犬のしつけと聞くと「お手」とか「お座り」などを教える行為だと思う方がいるかもしれませんが、それだけではありません。犬のしつけとは人間と犬が心地よく楽しく共存していくための方法を犬に教えると言うことではないかと思います。
まず始めに、犬に禁止事項を教えます。禁止事項とはトイレを所定の場所以外ではしない、無駄吠えをしない、などと言うことです。また、おもちゃも遊んでいいものと悪いものの区別を教えるというようなことも含まれています。
犬のしつけをするにあたり覚えておいていただきたいのは、しつけをすることで言うことを聞いてくれればいいと言うような考え方ではなくて、飼い主側も犬が飼い主のしつけを聞いてくれるような「人」になることも大切だと言うことです。
では、どうして犬にしつけが必要なのでしょうか。例えば散歩途中に、むやみに知らない犬に吠えかかったり、知らない人に襲いかかったり、何でも拾い食いをするなどをしないよう、また犬と飼い主が快適に生活できるようにすると言うことです。
犬がきちんと飼い主にしつけをされているとしたら、どんな状況下においても飼い主の言うことを聞き、周囲に迷惑がかからないようにできるでしょう。犬のしつけを通して、飼い主や犬の安全面や周りの人々の安全面も守ることができます。
また、教える側の飼い主も、きちんとしたしつけの義務など最低限のマナーを身に付けておくように、しっかりとした心構えをもつ必要があります。
犬の分離不安についてご紹介します。犬はもともと集団で行動する動物です。そんため一人なることが苦手です。飼い犬の場合には、生まれてすぐは母親犬・兄弟たちと過ごして、その後ペットショップや
家庭に引き取られて人間と一緒に生活することになります。当然ですが、野生の中に一人で生きている経験がないということになります。
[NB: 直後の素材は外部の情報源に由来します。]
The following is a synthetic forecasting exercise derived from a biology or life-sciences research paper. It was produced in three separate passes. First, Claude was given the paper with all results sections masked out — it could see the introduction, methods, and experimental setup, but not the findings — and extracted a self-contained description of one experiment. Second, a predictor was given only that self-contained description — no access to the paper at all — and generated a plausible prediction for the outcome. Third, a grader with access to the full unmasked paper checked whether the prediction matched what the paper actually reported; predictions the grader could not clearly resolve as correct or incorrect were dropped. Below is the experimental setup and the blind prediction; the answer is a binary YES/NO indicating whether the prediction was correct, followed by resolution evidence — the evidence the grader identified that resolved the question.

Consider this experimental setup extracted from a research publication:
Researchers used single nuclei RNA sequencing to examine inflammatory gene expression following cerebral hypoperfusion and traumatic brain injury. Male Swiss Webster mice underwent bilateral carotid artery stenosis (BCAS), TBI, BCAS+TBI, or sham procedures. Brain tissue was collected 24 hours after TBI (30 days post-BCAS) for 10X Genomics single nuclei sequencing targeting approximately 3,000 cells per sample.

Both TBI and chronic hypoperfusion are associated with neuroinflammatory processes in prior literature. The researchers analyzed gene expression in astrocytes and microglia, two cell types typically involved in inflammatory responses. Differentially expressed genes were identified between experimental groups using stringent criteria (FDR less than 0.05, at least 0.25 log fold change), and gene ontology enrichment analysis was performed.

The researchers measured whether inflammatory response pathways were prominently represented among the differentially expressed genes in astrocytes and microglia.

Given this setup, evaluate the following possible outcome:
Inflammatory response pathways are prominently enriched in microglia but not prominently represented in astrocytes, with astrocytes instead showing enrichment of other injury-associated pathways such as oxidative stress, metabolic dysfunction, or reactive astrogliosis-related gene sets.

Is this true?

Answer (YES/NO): NO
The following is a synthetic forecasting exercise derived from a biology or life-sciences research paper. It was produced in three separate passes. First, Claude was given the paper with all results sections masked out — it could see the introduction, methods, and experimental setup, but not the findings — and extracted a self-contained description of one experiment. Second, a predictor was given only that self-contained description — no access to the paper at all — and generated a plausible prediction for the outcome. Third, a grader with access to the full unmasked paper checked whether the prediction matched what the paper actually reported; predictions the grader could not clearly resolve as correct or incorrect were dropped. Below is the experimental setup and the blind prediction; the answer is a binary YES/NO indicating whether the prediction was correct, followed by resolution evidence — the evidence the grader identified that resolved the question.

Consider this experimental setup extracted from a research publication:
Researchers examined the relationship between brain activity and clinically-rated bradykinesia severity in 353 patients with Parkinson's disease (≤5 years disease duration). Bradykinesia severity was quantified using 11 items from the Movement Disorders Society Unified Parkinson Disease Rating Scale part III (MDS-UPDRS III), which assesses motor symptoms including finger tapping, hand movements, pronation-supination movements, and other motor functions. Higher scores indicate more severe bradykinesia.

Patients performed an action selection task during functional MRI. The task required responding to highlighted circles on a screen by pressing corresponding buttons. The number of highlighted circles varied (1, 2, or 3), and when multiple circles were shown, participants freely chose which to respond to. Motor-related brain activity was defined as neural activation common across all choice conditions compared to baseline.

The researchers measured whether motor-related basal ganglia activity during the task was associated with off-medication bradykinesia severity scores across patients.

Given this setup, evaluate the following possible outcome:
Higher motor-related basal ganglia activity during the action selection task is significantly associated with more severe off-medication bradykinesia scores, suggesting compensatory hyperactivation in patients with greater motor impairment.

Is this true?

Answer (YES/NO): NO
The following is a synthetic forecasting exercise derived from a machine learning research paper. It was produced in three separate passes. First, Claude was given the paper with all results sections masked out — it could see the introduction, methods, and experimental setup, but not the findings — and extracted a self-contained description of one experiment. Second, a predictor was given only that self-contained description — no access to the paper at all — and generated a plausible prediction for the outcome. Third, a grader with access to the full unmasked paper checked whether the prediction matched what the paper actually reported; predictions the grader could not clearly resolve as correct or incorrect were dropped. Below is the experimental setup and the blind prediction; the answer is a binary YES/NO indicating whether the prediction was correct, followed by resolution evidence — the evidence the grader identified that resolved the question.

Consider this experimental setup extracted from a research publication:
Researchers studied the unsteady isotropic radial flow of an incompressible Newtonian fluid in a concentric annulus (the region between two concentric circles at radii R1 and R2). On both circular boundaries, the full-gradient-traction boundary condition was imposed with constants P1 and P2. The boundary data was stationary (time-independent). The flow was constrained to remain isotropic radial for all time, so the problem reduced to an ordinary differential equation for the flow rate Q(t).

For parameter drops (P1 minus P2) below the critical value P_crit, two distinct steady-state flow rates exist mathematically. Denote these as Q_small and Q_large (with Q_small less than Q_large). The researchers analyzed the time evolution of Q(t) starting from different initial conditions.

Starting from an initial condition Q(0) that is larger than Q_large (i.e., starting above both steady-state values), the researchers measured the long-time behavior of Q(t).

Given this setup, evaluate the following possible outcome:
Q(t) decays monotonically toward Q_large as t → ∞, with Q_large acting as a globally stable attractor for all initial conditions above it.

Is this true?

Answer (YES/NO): NO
そのため、留守番などの短時間であっても、一人ぼっちにさせてしまうと仲間を求めて吠えることがあります。また家族の臭いなどを求めるため、家のなかのものを噛んだり動かしたりすることもあります。これを「分離不安」というように呼んでいます。人間にとっては「分離不安=いたずら」ととらえてしまうことが多くあるようです。
もともと、番犬に適した犬種というように個々の性格や犬種の傾向もありますが飼い主と長い時間密着した生活を送っている犬ほどなかなか離れがたくなる傾向にあります。人間の都合としては、番犬としての犬を求めるということもあります。また仕事としても役に立ってもらわなければならないこともあります。強い分離不安を克服するためには家が安心できる自分の居場所だということを理解させることが大切です。そして長時間にわたっても飼い主の命令を守れるように指示語の理解と強い信頼関係が必要となります。